Supplied passage -

But when it comes to climate change, the public’s appreciation of “margin of error” seems to vanish. This is partly because of misinterpretations of the data by the National Oceanic and Atmospheric Administration (NOAA) and the National Aeronautics and Space Administration (NASA).
For example, last week NOAA headlined its home page, “It’s official: 2014 was Earth’s warmest year on record.” NASA proclaimed in its Jan. 16 news release video, “2014 was the hottest year on record.”
In repeating this claim in in his State of the Union address on Tuesday, President Obama demonstrated that NASA’s and NOAA’s announcements are accepted as true at the highest levels of government. The “warmest year ever” message will now be incorporated into talking points for government officials the world over.
But it is a deception. NOAA’s data shows that the record for the year was set by only four one-hundredths of a degree Celsius over the previous record warmest years, 2010 and 2005, while the uncertainty in the temperature statistic is nine one-hundredths of a degree, or more than twice the amount by which the supposed record was set (NASA showed a record being set in 2014 by only two one-hundredths of a degree).
In fact, NOAA temperature statistics for seven previous years — 2013, 2010, 2006, 2005, 2003, 2002, and 1998 — are all within nine one-hundredths of a degree of 2014’s level. So they all tie with 2014. No new record was set.
The same applies to NOAA’s announcement that, “December 2014 was warmest December on record for globe.” December 2014 was one one-hundredths of a degree hotter than December 2006, the previous warmest December, which was one one-hundredths of a degree warmer than 2003. The uncertainty is seven one-hundredths of a degree, so the December temperature statistic for all three years — 2014, 2006, and 2003 — are effectively equal. No new December record was set.

Supplied data -

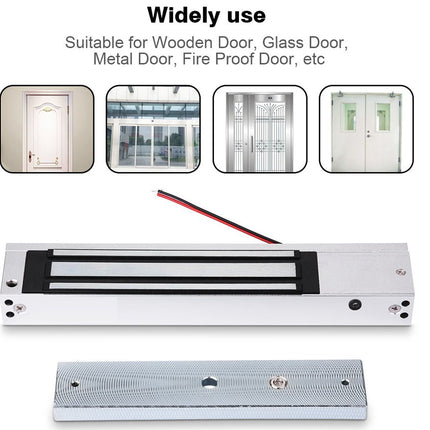 Widely use

Suitable for Wooden Door, Glass Door, Metal Door, Fire Proof Door, etc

Exercise instructions -
1. Which earlier years does the piece on 2014 temperature records say fall within nine one-hundredths of a degree of 2014 in NOAA's statistics? List all of them.
2. From the piece on 2014 temperature records, return the passage from "For example, last" to "the world over.", copied word for word.
3. According to the piece on 2014 temperature records, why was 2014 not really a new record warmest year in NOAA's data?
The listing has nothing to do with the piece on 2014 temperature records.

Answers for this exercise -
1. 2013, 2010, 2006, 2005, 2003, 2002, and 1998

2.
For example, last week NOAA headlined its home page, “It’s official: 2014 was Earth’s warmest year on record.” NASA proclaimed in its Jan. 16 news release video, “2014 was the hottest year on record.”
In repeating this claim in in his State of the Union address on Tuesday, President Obama demonstrated that NASA’s and NOAA’s announcements are accepted as true at the highest levels of government. The “warmest year ever” message will now be incorporated into talking points for government officials the world over.

3. NOAA's data put 2014 only four one-hundredths of a degree Celsius above the previous record years, 2010 and 2005. The uncertainty in the statistic is nine one-hundredths of a degree, more than twice that margin. Because seven earlier years fall within that uncertainty of 2014, they all tie with it.